**Required task**.
In the Ghostbusters passage, which member of the new team is called as irreverent as the old guys?

**Source passage**.
════════

But there is no irreverence. As obnoxious as Venkman was, you still wanted to be that guy who could get away with saying "It's true, this man has no dick." You wanted to be cool and mysterious and odd Egon. (You didn't want to be easily-taken-advantage-of Ray, but he was a fun foil for Venkman and Egon.)
There is a deep undercurrent of earnestness that makes the NGB more anxious--and more culturally female--than their counterparts in OGB.
Yet we all love and want to be Holtzmann, the one NGB who is as irreverent as the old guys.
Yes, I'm glad we're seeing a movie that demonstrates that a comedy can be a comedy with realistic women characters.
But I can't help thinking I would have liked to see a version where Abby, Erin, and Patty were more eccentric and off-beat, more cool. Imagine if Abby was more like Melissa McCarthy's previous characters, mouthy and witty and cutting (we got flashes of that, but it wasn't central). If Erin funded the group with her millions from dot-com investments made in college because she knew lots of folks who went to Silicon Valley. If Patty were a PhD historian with expertise in NYC, but who wasn't able to get an academic job because things are tough out there for liberal arts folks, and her constant factlets of history were a confident, charming character quirk rather than an effort to prove her value to the team.
I loved this movie. I loved the relationships of the main characters.
But I wish more than one of them got to be "cool."

════════

**Records provided**.

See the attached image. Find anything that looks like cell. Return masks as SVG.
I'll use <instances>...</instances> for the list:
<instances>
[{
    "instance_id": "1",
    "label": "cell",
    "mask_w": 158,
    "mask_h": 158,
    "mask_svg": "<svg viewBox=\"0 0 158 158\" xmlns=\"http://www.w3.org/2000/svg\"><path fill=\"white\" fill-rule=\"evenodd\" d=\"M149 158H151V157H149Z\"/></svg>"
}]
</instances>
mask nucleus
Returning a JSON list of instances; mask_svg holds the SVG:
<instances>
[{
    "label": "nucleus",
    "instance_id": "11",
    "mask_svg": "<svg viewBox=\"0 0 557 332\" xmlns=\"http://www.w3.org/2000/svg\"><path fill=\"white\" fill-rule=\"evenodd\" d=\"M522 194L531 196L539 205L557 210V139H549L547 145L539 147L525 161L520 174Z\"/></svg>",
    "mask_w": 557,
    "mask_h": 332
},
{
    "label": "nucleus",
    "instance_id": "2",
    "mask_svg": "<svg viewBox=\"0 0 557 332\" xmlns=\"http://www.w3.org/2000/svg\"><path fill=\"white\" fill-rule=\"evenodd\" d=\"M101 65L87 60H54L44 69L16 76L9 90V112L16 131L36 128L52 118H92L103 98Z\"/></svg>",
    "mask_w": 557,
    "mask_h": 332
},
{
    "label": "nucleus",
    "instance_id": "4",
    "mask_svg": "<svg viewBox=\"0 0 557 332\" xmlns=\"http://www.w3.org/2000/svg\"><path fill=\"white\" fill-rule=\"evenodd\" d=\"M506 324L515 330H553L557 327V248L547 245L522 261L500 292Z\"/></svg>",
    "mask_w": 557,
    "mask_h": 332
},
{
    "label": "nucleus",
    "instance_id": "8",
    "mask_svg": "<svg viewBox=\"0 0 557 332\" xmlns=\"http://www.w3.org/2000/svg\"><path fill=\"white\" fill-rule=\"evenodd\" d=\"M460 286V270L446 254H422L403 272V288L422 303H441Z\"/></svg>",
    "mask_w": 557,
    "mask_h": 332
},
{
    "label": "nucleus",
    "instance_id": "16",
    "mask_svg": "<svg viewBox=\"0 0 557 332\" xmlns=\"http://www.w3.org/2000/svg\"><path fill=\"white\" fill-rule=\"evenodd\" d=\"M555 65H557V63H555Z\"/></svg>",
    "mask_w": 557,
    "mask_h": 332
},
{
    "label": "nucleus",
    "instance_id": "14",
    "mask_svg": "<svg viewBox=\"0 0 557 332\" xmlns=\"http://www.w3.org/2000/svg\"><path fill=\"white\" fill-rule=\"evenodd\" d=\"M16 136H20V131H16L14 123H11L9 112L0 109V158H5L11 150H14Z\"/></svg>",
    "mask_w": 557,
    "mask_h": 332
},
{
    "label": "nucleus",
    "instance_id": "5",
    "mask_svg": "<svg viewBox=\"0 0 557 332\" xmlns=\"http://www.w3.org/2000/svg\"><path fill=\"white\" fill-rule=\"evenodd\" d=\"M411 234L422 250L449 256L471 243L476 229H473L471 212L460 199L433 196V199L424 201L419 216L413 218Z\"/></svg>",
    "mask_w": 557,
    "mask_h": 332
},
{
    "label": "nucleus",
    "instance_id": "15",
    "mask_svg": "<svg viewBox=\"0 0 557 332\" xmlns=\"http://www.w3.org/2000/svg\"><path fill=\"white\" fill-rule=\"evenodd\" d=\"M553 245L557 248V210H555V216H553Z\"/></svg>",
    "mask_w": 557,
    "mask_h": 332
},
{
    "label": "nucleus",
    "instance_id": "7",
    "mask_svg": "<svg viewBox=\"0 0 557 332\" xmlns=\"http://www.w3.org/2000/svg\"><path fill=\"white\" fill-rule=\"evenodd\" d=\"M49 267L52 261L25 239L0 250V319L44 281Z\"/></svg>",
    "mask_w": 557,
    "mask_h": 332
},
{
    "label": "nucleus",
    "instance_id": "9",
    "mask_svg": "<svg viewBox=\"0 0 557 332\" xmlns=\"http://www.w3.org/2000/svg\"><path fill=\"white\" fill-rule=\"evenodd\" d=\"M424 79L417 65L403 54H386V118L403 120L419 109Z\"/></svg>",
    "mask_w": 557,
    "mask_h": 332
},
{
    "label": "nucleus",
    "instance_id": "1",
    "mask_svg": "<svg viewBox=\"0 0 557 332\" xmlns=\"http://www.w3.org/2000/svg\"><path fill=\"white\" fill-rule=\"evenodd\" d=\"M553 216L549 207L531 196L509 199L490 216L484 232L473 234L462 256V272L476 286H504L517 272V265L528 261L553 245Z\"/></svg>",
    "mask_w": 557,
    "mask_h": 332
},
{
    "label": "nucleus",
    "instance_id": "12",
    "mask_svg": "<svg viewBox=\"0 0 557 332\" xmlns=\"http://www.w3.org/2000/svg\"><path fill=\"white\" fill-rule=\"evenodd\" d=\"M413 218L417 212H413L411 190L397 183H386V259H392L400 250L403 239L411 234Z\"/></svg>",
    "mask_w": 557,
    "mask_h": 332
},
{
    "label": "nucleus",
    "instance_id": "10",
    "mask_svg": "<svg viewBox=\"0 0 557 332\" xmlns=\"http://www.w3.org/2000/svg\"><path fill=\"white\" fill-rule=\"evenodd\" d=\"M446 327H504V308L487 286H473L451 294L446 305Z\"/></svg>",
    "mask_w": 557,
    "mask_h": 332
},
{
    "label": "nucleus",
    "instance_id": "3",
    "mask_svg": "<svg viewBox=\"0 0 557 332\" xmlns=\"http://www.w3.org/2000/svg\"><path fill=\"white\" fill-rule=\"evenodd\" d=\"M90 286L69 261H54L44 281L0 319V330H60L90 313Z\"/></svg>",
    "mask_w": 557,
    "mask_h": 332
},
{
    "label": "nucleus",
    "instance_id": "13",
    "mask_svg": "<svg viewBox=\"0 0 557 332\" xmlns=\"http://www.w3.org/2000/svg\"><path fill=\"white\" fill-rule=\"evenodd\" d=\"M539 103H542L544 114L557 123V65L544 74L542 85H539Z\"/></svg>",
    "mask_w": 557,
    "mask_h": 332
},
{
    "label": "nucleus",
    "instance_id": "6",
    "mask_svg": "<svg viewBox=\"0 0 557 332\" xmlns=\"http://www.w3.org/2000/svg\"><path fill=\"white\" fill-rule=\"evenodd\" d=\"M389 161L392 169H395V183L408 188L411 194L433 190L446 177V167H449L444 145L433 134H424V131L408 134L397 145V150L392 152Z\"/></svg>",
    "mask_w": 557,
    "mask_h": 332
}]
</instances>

════════

**Solution to this problem**.
Holtzmann